Text block:
For the graphic artist grappling with the visual legacy of 1939-1945, the photographic immediacy of the Holocaust presents something of an aesthetic quandary. Against the horrific photorealism of the death camps, impressionist illustrations of existential torment seem lame and self-indulgent. What representational artist can match the scale of Hitler's project or his cold eye for detail? Unable to compete with the real life horror shows recorded in the newsreels and documentary meditations, artists facing the Holocaust seek to create a picture of reality that though not photographic is still a good likeness. In a literal return of the repressed, the impressionist techniques censored by the Nazis are resurrected to delineate the full horror of Nazism.
Working from a lowbrow rung of the ladder of art, Spiegelman sketched a low-definition revision of the high-definition detail of the newsreel Nazis and the Holocaust footage. Relying mainly on sparse black lines and the shadings of the monochromatic scale, the cartoonist conjures the survivor's landscape with rough sketches, black silhouettes, and white space. The pictures lack detail but not depth, the low-definition medium enhancing the deep involvement of the reader. “The mouse heads are masks, virtually blank,” commented Spiegelman, “like Little Orphan Annie's eyeballs—a white screen the reader can project on.”14 In Maus, cartoons are not just a shield against the visual pleasures of big screen Nazism but a medium that reverses the process of projection.
The reference to Harold Gray's Little Orphan Annie is a clue to the care with which Spiegelman deploys his medium's peculiar advantages. Besides Nazism, Maus is invested with the history and aesthetics of the cartoon. In a purely comic-book composition, Vladek and his first wife Anja confront a series of dead end roads zigzagging like a swastika across the page, the couple trapped in the frame of the comic and of history. Another frame assumes the shape of the Star of David and seems to pin Vladek under a spotlight of anti-Semitism. Among the low-definition renderings, a highlighted detail directs attention to itself—the telltale tail of Anja, Vladek's unmistakably Jewish wife, for example, or the tattooed serial number on Vladek's forearm as he pedals his exercise bike. Throughout Maus, comic-specific associations and tropes dot the cartoon landscape, as when free-floating, Chester Gould-like arrows signpost points of information (“Zyklon B, a pesticide, dropped into hollow columns,” reads one) or when, in an audacious interlude of true comic relief, the exclamatory typography of the Sunday funnies lightens things up.15
The differences in media dialectics notwithstanding, the grammar of cinema translates readily into comic-book terms. In a mosaic presentation akin to cinematic montage, panels and maps splash across the page, figures bleed out of and break across rectangular frames, and elaborately designed layouts greet the eye before a close-in inspection of the individual panels. When a triptych of panels zooms in from a medium shot to a close-up, the sequence of still images duplicates the dynamic telescoping of the camera lens. Unlike the height-to-width “aspect ratio” of a film screen, however, the comic frame has a malleability and elasticity that can heighten dramatic effect and visual impact, as when the dimensions of the comic book screen expand lengthwise to accentuate the horizontal movement of the transport trains.

Raw data:

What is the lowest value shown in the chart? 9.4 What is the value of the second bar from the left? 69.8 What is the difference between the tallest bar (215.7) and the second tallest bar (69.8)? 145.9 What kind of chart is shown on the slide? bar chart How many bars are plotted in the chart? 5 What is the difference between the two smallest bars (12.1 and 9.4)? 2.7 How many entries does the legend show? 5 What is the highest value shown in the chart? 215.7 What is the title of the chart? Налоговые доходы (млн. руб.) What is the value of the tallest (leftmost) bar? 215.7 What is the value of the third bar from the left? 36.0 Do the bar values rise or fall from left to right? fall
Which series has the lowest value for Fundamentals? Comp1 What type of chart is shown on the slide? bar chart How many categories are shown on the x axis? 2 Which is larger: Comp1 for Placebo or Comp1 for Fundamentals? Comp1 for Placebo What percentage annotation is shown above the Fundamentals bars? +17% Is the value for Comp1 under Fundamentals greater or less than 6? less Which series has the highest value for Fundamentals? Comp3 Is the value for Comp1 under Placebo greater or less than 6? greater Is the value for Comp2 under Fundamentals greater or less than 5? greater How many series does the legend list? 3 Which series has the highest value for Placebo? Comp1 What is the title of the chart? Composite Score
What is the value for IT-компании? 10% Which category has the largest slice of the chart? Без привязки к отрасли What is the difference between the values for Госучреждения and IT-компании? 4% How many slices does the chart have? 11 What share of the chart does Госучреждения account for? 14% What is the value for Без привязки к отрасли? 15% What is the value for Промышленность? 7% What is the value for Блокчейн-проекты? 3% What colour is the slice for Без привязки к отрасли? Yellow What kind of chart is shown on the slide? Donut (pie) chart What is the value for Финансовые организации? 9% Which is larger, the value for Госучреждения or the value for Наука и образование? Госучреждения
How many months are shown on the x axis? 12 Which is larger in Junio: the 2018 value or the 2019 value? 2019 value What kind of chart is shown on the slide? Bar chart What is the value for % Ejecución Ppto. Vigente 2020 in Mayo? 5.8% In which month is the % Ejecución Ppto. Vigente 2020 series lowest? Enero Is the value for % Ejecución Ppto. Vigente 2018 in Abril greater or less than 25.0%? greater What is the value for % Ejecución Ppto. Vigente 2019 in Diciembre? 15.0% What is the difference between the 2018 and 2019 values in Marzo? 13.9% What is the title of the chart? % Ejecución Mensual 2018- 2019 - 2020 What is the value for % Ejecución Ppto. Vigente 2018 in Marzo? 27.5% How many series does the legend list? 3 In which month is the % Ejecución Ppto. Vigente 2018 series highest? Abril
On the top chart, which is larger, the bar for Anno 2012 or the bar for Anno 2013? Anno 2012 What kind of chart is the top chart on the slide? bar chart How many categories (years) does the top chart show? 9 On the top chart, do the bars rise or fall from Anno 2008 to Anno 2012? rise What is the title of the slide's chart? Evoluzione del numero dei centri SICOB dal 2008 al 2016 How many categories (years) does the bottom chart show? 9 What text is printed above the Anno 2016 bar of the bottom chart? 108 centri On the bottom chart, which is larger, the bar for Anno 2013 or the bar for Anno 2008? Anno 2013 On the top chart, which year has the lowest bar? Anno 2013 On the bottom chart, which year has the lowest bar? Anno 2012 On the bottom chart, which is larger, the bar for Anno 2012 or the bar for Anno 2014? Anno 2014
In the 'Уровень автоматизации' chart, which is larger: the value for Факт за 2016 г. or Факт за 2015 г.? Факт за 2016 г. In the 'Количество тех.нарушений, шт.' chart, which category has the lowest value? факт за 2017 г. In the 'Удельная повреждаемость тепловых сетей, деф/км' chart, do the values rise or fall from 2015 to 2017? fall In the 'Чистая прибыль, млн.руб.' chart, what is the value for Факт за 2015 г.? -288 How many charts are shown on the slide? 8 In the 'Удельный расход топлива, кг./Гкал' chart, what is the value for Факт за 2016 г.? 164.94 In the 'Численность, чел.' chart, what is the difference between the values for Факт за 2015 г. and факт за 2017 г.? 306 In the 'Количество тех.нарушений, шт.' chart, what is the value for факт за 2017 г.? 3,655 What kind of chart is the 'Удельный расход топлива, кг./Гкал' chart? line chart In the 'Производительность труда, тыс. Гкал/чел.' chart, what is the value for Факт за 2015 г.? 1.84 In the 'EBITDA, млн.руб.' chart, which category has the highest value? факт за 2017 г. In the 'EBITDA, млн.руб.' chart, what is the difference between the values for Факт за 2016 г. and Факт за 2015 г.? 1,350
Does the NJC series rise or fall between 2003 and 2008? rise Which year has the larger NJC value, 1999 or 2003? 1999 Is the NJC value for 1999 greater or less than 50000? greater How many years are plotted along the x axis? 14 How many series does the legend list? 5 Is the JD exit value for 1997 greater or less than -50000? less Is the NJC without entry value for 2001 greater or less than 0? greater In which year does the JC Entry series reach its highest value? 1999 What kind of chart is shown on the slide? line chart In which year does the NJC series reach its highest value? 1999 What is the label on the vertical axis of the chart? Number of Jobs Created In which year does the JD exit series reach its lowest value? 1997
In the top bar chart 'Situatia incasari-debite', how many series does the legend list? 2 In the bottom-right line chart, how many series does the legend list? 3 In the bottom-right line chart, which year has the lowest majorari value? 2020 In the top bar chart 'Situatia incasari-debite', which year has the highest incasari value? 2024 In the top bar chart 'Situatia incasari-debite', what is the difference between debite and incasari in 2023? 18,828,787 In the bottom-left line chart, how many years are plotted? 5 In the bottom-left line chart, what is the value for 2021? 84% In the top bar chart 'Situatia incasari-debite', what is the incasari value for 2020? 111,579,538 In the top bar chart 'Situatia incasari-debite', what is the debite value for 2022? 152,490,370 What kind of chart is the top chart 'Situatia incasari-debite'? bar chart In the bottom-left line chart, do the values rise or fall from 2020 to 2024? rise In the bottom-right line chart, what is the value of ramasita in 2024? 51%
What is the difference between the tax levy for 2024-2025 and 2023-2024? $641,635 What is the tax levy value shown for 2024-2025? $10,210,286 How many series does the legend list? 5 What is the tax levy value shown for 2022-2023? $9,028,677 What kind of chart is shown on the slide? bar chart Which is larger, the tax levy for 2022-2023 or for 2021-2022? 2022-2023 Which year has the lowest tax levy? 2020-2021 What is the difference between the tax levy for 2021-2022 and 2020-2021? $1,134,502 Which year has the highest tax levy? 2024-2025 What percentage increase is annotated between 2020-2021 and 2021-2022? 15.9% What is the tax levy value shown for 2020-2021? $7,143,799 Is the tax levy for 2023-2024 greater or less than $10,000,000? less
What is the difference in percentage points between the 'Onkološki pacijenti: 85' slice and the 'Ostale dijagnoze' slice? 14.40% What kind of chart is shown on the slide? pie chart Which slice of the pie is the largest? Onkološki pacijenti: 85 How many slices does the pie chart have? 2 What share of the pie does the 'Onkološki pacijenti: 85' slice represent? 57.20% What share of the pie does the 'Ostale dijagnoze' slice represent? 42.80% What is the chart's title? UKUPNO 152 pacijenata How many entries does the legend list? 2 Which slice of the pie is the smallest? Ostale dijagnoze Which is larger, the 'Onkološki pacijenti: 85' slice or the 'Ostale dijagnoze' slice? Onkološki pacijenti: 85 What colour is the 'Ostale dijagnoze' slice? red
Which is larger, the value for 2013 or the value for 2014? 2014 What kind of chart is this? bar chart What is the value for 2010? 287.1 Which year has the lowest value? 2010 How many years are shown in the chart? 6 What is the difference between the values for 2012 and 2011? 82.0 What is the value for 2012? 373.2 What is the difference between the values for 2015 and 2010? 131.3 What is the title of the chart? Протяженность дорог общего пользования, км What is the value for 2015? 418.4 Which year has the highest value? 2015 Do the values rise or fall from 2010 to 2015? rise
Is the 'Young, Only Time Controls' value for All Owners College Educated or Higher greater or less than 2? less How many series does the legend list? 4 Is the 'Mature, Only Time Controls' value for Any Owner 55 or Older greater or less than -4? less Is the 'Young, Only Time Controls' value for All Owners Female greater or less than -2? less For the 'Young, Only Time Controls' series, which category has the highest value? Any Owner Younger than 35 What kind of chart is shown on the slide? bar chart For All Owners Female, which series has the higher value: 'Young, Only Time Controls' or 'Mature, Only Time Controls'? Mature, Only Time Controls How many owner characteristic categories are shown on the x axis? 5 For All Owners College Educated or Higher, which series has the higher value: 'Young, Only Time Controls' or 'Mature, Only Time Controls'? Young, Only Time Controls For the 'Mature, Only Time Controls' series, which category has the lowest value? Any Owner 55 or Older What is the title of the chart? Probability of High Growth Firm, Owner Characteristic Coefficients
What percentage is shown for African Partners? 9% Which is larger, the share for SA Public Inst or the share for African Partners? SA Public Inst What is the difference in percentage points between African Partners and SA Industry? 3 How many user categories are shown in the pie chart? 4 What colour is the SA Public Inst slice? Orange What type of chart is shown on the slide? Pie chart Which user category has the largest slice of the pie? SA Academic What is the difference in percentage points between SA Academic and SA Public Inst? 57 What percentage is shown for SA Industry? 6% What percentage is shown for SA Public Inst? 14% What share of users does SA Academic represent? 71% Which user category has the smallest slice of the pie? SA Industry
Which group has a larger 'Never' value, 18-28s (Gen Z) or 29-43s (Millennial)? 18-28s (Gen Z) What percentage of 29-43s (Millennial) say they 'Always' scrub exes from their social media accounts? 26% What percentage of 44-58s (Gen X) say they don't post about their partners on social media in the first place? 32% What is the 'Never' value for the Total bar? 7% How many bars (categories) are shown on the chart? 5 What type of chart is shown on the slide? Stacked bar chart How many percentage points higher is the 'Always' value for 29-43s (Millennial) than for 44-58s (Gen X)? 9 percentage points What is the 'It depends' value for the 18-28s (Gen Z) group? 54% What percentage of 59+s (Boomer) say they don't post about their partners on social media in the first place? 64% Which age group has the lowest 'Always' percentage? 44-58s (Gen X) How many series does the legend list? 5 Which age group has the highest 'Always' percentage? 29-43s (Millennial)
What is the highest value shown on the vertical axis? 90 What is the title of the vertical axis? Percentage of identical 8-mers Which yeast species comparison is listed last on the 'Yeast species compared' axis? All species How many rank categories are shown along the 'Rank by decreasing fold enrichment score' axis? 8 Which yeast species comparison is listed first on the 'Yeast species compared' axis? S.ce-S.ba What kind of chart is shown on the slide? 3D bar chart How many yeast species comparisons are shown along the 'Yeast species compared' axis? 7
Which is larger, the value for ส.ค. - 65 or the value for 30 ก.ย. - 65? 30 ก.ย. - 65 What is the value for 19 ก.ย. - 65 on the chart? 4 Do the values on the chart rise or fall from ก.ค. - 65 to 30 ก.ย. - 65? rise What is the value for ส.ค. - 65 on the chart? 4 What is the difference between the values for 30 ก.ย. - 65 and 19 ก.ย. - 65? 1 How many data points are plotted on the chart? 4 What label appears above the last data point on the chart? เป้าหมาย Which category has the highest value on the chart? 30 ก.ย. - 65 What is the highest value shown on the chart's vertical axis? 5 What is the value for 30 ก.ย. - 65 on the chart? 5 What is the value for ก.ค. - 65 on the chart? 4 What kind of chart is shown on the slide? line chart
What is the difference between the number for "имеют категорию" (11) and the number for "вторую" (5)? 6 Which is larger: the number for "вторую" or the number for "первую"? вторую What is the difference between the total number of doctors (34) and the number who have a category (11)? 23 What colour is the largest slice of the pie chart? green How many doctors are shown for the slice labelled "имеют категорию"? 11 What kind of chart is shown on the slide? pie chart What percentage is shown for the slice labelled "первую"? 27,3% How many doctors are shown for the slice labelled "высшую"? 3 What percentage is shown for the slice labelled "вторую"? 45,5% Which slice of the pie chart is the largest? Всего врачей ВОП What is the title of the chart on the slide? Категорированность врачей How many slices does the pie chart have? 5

What this task involves:
In the text on Maus, what did Spiegelman compare the mouse heads to? The rows have no connection to the text.

Exercise solution:
Little Orphan Annie's eyeballs.